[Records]
++++++
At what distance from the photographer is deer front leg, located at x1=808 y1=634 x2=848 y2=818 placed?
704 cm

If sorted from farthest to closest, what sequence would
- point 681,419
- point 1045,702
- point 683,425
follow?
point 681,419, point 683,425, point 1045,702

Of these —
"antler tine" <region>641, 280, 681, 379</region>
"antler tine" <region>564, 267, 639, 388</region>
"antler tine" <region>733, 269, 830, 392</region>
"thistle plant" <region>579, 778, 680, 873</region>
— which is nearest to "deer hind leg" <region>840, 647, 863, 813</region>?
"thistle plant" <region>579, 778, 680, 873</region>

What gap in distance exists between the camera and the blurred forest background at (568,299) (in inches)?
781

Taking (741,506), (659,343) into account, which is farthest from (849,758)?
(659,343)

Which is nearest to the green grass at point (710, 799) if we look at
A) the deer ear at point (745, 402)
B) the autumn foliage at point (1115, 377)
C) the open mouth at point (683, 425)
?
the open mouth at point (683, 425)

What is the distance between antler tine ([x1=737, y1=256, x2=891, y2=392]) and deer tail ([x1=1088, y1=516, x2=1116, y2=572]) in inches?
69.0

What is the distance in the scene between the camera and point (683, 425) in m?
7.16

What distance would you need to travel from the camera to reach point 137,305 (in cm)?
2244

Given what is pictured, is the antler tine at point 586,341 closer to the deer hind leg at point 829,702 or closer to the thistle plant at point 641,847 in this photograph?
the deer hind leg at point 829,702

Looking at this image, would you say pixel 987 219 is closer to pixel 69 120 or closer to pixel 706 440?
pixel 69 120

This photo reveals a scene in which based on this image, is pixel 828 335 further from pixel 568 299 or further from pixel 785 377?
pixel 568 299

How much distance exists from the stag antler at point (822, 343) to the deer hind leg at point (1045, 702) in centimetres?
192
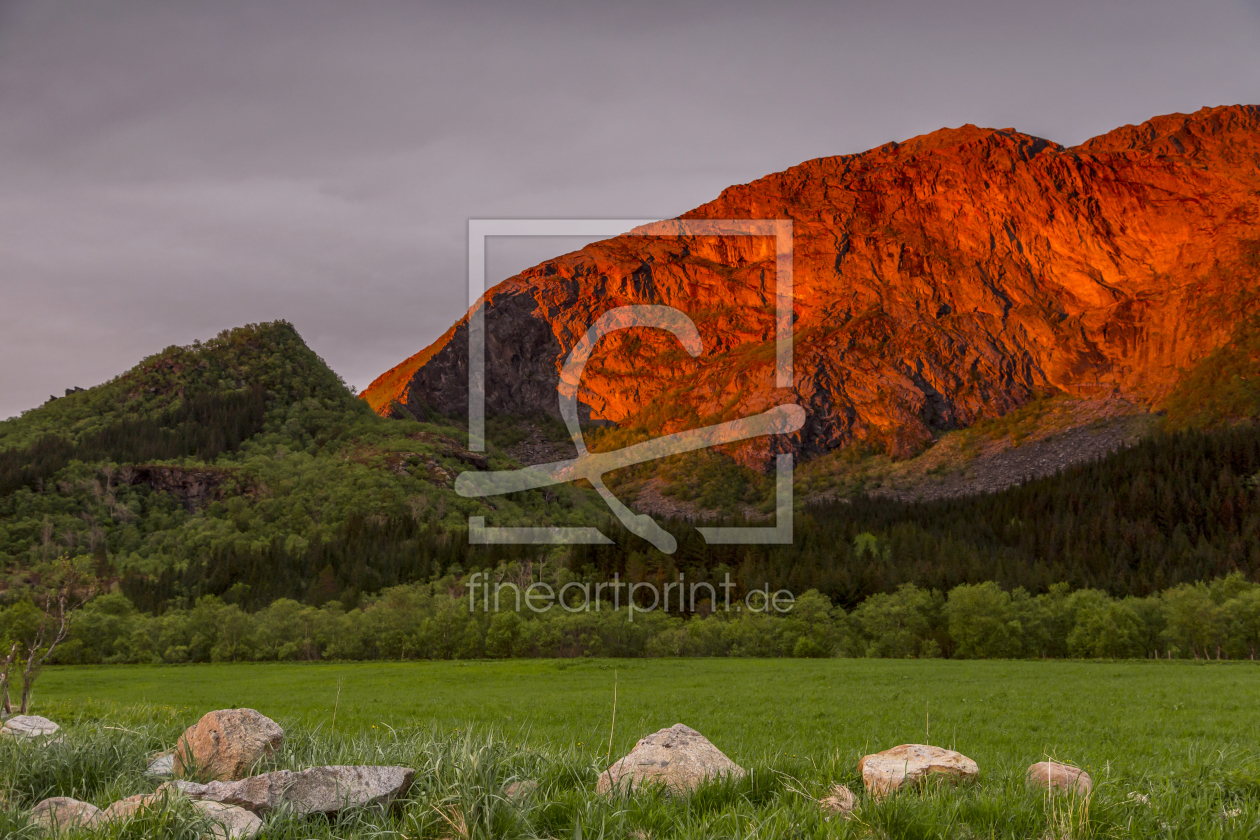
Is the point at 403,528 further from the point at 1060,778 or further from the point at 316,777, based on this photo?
the point at 1060,778

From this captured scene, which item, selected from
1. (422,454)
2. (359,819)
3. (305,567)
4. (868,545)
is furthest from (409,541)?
(359,819)

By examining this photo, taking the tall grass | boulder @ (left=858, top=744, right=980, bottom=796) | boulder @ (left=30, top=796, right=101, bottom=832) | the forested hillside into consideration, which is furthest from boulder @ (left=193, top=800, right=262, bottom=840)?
the forested hillside

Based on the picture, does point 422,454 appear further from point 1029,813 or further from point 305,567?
point 1029,813

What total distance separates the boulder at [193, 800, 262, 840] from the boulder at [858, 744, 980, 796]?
215 inches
++++++
### Aim
Could you reproduce all of the data above word for word, leaving the pictures out?

### Complete response
At what distance from the photographer is deer front leg, located at x1=808 y1=634 x2=848 y2=818 placed?
704 cm

If sorted from farthest to closest, what sequence would
- point 681,419
- point 1045,702
- point 683,425
follow?
point 681,419, point 683,425, point 1045,702

Of these —
"antler tine" <region>641, 280, 681, 379</region>
"antler tine" <region>564, 267, 639, 388</region>
"antler tine" <region>733, 269, 830, 392</region>
"thistle plant" <region>579, 778, 680, 873</region>
— which is nearest to "deer hind leg" <region>840, 647, 863, 813</region>?
"thistle plant" <region>579, 778, 680, 873</region>

What gap in distance exists between the camera and the blurred forest background at (568,299) (in inches)?
781

Taking (741,506), (659,343) into account, which is farthest from (849,758)?
(659,343)

Which is nearest to the green grass at point (710, 799) if we look at
A) the deer ear at point (745, 402)
B) the autumn foliage at point (1115, 377)
C) the open mouth at point (683, 425)
?
the open mouth at point (683, 425)

What is the distance between antler tine ([x1=737, y1=256, x2=891, y2=392]) and deer tail ([x1=1088, y1=516, x2=1116, y2=572]) in inches?
69.0

What is the distance in the scene between the camera and point (683, 425) in m?
7.16

What distance would you need to travel from the camera to reach point 137,305 (in cm)?
2244

Given what is pictured, is the antler tine at point 586,341 closer to the deer hind leg at point 829,702 or closer to the thistle plant at point 641,847 in this photograph?
the deer hind leg at point 829,702

Looking at this image, would you say pixel 987 219 is closer to pixel 69 120 or closer to pixel 706 440?
pixel 69 120

This photo reveals a scene in which based on this image, is pixel 828 335 further from pixel 568 299 or further from pixel 785 377?
pixel 568 299

How much distance exists from the stag antler at point (822, 343) to the deer hind leg at point (1045, 702) in centimetres?
192
Is the point at 403,528 further from the point at 1060,778 or further from the point at 316,777, based on this photo?
the point at 1060,778

From this captured scene, which item, selected from
1. (422,454)
2. (359,819)
3. (305,567)
4. (868,545)
is furthest from (409,541)?
(359,819)

By examining this photo, taking the tall grass | boulder @ (left=858, top=744, right=980, bottom=796) | boulder @ (left=30, top=796, right=101, bottom=832) | the forested hillside into consideration, which is furthest from boulder @ (left=193, top=800, right=262, bottom=840)?
the forested hillside

Based on the picture, does point 422,454 appear further from point 1029,813 or further from point 305,567?
point 1029,813

What total distance separates the boulder at [193, 800, 262, 840] from the boulder at [858, 744, 980, 796]?
215 inches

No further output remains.